Literature review: the economic costs of lung disease and the cost effectiveness of policy and service interventions

A report, conducted by York Health Economics Consortium (YHEC) on behalf of the British Lung Foundation (BLF) & British Thoracic Society (BTS), has identified published evidence on the economic costs of lung disease and the cost-effectiveness of different NHS activities, programmes and campaigns to combat lung problems.

October 2017

SInce the report was published, we have been asked to draw readers' attention to some recently published evidence of cost effectiveness of Low Radiation Computed Tomography for Lung Cancer.  This follows.

 

Health Economics of Low Radiation Dose Computed Tomography Screening for Lung Cancer

 The most direct analysis of cost effectiveness comes from analysis of the National Lung Cancer Screening trial[1]. This showed that in this trial the ICER per QALY gain was $81,000 (£60,520) per QALY gained (95% CI, 52,000 to 186,000). However, this was strongly influenced by the risk profile of the people screened and fell to $42,000 (£31,381) for the highest 40%.  There are a number of other reports that have modelled cost effectiveness, with widely differing results. Noteworthy is the improvement in cost effectiveness where smoking cessation rates are increased by CT screening, something reported in the UK Lung Screen trial[2]. Relevant to the UK, where healthcare costs are considerably less than the US, the UKLS trial found that the ICER was £8466 per QALY gained (95% CI, £5542 to £12 569)[3] . This did not include the reduction in smoking. Recently, microsimulation modelling has been used to investigate the most cost-effective screening programmes in Canada, using Canadian healthcare costs. This was able to identify an optimum scenario with a cost of 41,000 CAD (£23,673.) [4]. However, this became more favourable if the cost of a LDCT was halved and this would approximate to the cost in the UK (cost in Canada 430 CAD, = £250; CT cost in UK £140). Thus, relevant direct analyses emphasise the need to limit screening to the high-risk group to control costs. Modelling can be used to select programmes on the basis of limits that apply in the UK.

($ conversion Dec 2017)

 

1.         Black WC, Gareen IF, Soneji SS, Sicks JD, Keeler EB, Aberle DR, Naeim A, Church TR, Silvestri GA, Gorelick J, et al: Cost-effectiveness of CT screening in the National Lung Screening Trial.N Engl J Med 2014, 371:1793-1802.

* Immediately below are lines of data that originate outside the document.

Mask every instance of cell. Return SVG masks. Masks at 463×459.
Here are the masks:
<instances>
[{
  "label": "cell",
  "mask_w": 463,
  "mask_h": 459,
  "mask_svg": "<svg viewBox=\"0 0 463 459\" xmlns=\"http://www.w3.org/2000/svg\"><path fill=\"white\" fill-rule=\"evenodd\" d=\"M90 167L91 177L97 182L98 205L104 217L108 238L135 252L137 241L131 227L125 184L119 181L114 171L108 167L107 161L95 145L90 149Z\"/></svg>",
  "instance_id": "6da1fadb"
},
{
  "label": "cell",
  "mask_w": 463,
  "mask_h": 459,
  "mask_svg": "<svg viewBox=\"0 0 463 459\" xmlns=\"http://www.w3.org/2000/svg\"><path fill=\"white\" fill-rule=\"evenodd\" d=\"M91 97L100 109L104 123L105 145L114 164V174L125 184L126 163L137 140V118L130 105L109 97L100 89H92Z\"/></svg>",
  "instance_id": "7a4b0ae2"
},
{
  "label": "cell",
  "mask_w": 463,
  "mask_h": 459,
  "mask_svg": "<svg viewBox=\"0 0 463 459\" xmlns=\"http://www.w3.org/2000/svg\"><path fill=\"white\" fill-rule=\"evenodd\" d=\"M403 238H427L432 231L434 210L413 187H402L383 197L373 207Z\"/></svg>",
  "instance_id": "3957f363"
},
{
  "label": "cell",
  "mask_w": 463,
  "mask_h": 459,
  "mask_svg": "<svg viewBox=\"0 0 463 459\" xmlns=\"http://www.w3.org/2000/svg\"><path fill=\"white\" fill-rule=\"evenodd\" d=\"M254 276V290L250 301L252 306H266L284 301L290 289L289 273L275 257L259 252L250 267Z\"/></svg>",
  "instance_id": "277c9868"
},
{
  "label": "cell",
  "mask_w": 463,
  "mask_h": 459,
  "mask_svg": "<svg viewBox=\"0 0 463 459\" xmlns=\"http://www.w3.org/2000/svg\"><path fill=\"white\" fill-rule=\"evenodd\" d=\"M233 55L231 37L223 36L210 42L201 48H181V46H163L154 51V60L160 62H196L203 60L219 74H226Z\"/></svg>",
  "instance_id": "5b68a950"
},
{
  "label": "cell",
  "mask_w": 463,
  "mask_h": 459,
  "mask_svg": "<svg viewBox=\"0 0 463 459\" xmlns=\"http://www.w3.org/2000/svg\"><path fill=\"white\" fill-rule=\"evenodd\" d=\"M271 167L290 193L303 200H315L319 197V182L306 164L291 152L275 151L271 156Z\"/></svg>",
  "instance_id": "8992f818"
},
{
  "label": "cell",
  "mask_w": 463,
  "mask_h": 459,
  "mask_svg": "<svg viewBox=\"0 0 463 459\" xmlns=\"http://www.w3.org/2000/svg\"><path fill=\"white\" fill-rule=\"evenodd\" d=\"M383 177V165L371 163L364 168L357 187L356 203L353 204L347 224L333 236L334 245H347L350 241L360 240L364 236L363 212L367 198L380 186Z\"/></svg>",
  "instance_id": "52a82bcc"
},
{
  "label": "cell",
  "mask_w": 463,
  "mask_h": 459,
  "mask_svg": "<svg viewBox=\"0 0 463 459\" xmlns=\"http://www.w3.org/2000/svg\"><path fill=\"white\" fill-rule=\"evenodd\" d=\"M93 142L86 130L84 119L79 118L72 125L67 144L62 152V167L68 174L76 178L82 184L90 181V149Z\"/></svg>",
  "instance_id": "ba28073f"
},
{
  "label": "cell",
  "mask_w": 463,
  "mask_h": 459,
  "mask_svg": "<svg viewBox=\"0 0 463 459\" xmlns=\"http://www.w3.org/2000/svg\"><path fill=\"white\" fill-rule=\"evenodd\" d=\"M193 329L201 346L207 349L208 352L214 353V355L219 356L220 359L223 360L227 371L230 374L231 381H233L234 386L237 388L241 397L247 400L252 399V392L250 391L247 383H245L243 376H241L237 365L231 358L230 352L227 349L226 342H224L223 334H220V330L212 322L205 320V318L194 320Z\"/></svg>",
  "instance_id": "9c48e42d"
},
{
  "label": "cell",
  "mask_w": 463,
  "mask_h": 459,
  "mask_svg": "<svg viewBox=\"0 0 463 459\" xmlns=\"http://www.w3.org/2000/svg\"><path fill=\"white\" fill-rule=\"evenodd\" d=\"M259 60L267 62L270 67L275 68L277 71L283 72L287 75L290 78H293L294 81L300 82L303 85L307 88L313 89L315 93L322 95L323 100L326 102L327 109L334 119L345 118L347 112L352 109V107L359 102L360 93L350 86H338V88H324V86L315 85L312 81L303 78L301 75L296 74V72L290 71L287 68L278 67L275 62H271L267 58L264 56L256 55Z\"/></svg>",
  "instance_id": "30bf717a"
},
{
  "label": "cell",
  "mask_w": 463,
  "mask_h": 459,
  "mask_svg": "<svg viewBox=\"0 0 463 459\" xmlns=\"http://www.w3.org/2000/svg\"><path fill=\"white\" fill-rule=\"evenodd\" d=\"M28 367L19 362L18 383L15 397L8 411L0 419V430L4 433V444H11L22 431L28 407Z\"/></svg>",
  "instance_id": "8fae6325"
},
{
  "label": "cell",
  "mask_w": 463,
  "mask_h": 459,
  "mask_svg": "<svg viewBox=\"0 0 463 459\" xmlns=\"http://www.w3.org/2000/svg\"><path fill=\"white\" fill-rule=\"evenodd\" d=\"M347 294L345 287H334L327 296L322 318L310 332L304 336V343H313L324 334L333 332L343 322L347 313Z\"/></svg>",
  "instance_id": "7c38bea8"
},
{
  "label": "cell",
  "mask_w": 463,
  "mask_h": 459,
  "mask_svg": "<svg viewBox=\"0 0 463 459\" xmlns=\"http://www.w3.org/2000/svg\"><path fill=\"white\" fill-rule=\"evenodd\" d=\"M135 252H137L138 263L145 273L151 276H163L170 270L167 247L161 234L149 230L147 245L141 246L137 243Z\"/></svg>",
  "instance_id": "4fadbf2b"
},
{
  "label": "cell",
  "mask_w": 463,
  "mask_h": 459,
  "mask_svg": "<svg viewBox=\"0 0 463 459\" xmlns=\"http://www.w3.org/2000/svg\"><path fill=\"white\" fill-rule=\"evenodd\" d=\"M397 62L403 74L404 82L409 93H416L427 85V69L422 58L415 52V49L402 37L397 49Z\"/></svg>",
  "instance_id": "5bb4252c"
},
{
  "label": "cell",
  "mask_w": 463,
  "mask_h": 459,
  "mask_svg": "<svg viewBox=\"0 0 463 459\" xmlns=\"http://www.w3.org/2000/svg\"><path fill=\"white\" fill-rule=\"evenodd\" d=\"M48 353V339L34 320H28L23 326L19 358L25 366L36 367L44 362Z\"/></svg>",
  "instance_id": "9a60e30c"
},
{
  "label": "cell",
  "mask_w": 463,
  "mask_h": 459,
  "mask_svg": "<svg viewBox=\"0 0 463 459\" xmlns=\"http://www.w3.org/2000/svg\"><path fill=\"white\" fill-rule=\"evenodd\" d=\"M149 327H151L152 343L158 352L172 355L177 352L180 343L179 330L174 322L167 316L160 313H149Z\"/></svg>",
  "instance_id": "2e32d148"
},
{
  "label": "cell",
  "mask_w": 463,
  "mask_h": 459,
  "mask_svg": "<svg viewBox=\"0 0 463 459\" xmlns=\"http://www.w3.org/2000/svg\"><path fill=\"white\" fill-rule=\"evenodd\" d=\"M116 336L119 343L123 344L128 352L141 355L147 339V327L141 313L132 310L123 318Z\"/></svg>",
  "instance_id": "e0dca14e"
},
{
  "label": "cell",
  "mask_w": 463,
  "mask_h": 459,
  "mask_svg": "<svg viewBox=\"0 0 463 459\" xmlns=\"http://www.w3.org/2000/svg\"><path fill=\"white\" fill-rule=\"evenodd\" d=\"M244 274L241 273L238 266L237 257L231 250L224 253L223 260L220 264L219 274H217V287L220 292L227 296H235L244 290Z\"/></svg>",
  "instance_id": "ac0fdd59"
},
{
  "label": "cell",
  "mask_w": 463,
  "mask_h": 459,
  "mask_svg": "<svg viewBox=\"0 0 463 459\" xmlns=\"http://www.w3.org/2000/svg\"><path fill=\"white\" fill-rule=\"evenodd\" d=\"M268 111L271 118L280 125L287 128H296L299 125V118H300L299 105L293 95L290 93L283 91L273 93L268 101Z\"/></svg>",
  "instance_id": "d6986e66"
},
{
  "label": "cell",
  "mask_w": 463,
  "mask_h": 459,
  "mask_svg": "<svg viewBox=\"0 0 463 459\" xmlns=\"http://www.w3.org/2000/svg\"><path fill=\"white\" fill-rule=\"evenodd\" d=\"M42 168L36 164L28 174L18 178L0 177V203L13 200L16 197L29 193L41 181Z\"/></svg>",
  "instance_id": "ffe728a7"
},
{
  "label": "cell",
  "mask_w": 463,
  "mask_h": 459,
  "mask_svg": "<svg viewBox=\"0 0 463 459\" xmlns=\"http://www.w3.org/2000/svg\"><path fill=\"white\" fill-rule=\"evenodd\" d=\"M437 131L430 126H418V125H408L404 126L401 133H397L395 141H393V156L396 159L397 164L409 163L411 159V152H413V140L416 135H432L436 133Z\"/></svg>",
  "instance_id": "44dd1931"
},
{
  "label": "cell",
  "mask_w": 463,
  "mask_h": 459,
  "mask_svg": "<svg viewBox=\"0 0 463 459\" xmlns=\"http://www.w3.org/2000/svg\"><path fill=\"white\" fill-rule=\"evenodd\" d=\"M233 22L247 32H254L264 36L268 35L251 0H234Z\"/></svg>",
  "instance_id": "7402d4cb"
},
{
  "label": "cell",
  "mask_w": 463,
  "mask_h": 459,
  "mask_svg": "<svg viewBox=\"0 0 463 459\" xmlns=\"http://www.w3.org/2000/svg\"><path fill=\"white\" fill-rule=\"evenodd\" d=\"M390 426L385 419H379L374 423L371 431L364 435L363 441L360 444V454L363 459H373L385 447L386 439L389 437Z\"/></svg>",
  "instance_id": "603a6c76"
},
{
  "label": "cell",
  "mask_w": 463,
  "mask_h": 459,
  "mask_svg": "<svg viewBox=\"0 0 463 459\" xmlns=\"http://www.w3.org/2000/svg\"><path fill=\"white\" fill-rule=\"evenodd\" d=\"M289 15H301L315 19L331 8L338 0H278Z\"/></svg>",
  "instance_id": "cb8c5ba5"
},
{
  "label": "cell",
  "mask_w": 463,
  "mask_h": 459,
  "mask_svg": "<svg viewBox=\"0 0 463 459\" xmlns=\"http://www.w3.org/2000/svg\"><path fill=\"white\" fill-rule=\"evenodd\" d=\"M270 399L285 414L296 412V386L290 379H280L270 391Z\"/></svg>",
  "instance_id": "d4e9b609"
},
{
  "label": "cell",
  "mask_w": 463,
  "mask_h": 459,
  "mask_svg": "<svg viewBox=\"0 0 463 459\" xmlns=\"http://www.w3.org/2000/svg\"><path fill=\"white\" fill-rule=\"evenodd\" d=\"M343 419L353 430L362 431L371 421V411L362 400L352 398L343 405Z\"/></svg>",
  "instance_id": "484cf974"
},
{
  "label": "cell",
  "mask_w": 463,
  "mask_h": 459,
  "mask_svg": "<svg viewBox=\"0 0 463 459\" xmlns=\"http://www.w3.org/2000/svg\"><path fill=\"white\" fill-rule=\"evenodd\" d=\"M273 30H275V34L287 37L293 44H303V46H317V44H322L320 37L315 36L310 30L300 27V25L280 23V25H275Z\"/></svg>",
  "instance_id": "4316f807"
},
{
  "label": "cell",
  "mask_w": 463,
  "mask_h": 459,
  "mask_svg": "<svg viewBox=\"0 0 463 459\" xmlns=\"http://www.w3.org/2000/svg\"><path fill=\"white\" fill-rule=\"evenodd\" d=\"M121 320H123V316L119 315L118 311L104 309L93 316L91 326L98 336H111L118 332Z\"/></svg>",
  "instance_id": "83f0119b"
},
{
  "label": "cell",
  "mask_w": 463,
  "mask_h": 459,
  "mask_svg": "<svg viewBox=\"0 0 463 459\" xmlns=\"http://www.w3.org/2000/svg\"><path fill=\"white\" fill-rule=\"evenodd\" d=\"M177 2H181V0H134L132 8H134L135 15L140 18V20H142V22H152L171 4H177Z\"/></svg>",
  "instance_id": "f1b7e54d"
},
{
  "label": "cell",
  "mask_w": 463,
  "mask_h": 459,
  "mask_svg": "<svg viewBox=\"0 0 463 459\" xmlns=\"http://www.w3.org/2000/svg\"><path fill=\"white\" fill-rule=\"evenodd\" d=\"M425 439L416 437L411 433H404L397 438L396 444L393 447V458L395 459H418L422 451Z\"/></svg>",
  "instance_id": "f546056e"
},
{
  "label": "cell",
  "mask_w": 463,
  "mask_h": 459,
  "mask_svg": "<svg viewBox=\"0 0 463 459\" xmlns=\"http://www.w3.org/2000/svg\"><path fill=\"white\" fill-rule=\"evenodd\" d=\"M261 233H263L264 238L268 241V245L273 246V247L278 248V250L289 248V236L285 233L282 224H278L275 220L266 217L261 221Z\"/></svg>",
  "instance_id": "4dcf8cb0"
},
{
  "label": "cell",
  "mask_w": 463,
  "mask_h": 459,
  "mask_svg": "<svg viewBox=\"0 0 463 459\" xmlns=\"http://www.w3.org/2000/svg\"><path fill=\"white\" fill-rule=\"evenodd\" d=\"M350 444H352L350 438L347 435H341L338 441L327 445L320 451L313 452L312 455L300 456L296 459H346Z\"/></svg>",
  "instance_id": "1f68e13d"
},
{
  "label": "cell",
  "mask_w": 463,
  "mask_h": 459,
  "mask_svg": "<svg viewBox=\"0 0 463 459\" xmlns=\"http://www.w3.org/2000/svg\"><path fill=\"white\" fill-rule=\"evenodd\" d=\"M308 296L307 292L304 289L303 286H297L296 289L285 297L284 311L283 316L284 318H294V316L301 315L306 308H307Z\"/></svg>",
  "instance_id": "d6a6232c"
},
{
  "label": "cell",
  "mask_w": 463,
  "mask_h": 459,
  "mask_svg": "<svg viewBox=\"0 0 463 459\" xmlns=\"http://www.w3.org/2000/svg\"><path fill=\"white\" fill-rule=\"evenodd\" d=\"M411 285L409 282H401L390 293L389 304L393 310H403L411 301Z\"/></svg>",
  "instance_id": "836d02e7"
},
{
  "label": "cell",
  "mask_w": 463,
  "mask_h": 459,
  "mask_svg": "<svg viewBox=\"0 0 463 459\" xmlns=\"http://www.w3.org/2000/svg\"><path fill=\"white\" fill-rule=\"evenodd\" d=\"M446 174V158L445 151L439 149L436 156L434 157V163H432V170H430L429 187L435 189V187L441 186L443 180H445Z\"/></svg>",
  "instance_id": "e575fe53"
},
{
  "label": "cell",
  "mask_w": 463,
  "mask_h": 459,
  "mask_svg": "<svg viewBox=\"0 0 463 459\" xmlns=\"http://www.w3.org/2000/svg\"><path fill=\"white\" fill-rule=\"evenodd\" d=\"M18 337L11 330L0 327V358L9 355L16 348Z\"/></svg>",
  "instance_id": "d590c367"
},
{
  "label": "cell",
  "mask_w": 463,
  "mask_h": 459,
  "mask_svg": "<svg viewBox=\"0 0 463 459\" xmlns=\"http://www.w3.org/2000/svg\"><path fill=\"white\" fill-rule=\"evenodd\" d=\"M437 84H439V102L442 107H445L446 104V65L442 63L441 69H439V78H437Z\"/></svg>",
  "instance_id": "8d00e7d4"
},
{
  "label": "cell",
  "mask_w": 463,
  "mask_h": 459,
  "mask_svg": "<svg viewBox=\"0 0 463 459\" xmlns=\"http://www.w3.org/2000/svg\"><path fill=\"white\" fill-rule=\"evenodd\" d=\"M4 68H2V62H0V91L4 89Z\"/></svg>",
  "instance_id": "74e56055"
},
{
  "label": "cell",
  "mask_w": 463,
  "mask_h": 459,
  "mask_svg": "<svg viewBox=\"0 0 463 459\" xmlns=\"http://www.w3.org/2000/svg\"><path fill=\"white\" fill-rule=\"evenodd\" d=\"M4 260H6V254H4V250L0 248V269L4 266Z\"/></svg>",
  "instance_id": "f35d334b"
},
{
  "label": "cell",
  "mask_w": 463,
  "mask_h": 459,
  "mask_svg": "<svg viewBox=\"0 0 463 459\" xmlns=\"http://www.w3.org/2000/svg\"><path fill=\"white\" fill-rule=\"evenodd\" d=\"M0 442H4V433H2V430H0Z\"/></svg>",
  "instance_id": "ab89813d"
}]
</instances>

2.         Brain K, Carter B, Lifford KJ, Burke O, Devaraj A, Baldwin DR, Duffy S, Field JK: Impact of low-dose CT screening on smoking cessation among high-risk participants in the UK Lung Cancer Screening Trial.Thorax 2017.

3.         Field JK, Duffy SW, Baldwin DR, Brain KE, Devaraj A, Eisen T, Green BA, Holemans JA, Kavanagh T, Kerr KM, et al: The UK Lung Cancer Screening Trial: a pilot randomised controlled trial of low-dose computed tomography screening for the early detection of lung cancer.Health Technol Assess 2016, 20:1-146.

4.         Ten Haaf K, Tammemagi MC, Bondy SJ, van der Aalst CM, Gu S, McGregor SE, Nicholas G, de Koning HJ, Paszat LF: Performance and Cost-Effectiveness of Computed Tomography Lung Cancer Screening Scenarios in a Population-Based Setting: A Microsimulation Modeling Analysis in Ontario, Canada.PLoS Med 2017, 14:e1002225.